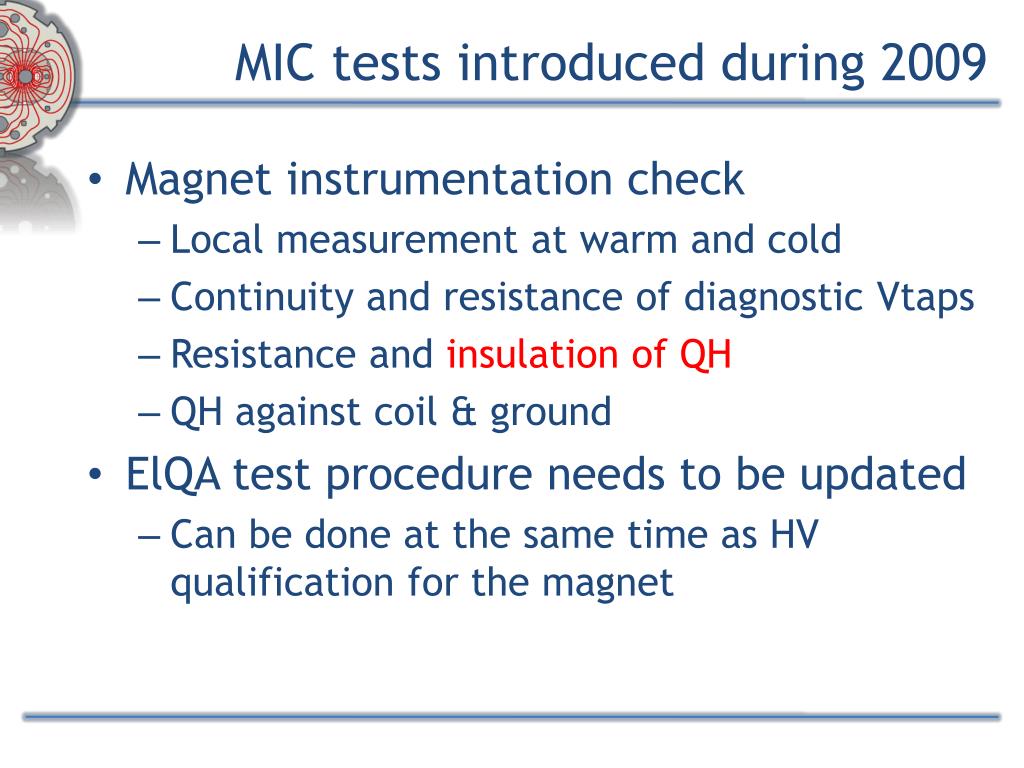 MIC tests introduced during 2009

• Magnet instrumentation check
– Local measurement at warm and cold
– Continuity and resistance of diagnostic Vtaps
– Resistance and insulation of QH
– QH against coil & ground
• ElQA test procedure needs to be updated
– Can be done at the same time as HV qualification for the magnet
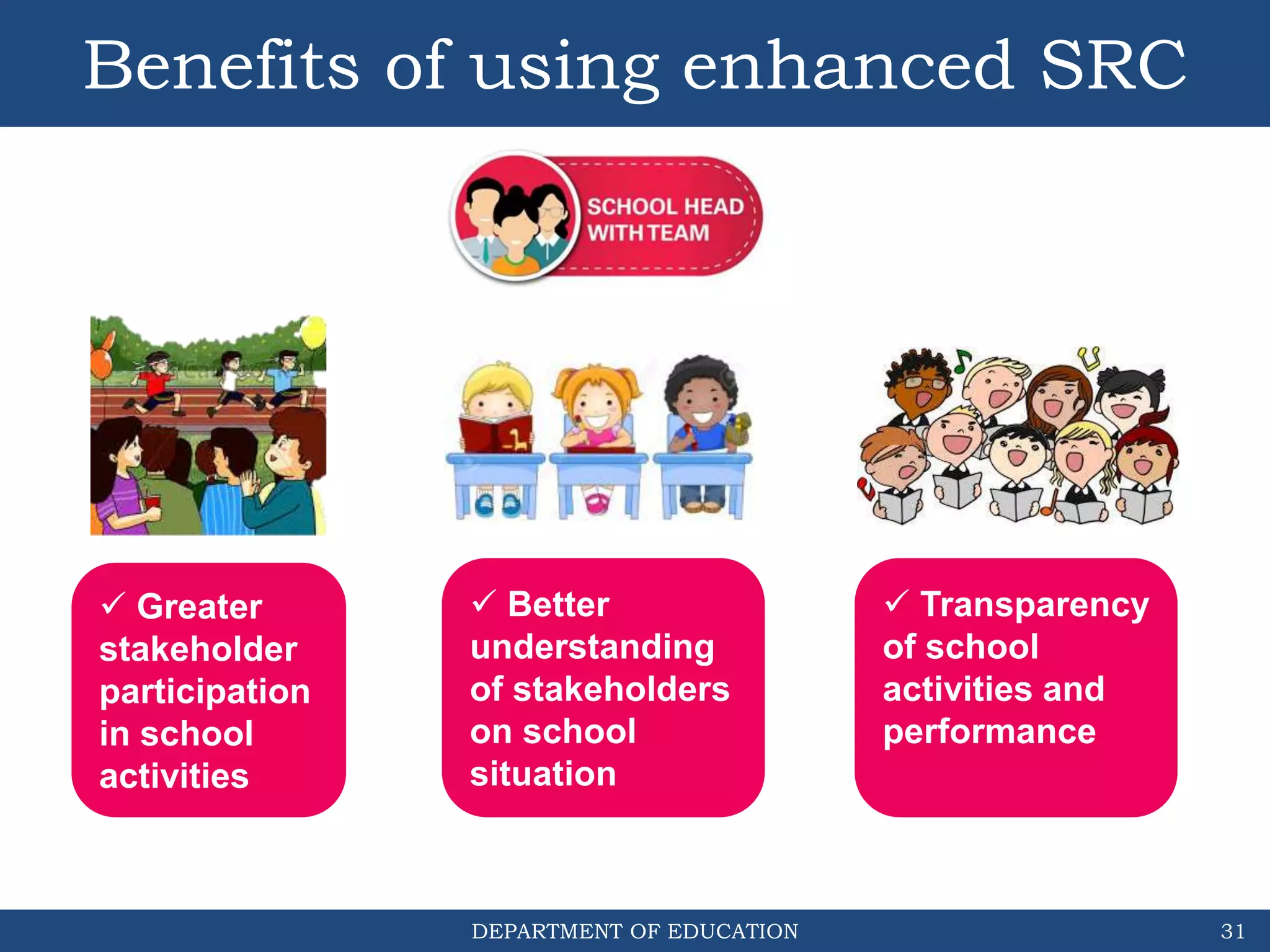 Benefits of using enhanced SRC

SCHOOL HEAD WITH TEAM

✓ Greater stakeholder participation in school activities

✓ Better understanding of stakeholders on school situation

✓ Transparency of school activities and performance

DEPARTMENT OF EDUCATION

31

▬▬▬

Output only the lines above from the one containing "Magnet instrumentation check" to the one containing "SCHOOL HEAD WITH TEAM", both included, exactly as written and with no pictures.

• Magnet instrumentation check
– Local measurement at warm and cold
– Continuity and resistance of diagnostic Vtaps
– Resistance and insulation of QH
– QH against coil & ground
• ElQA test procedure needs to be updated
– Can be done at the same time as HV qualification for the magnet
 Benefits of using enhanced SRC

SCHOOL HEAD WITH TEAM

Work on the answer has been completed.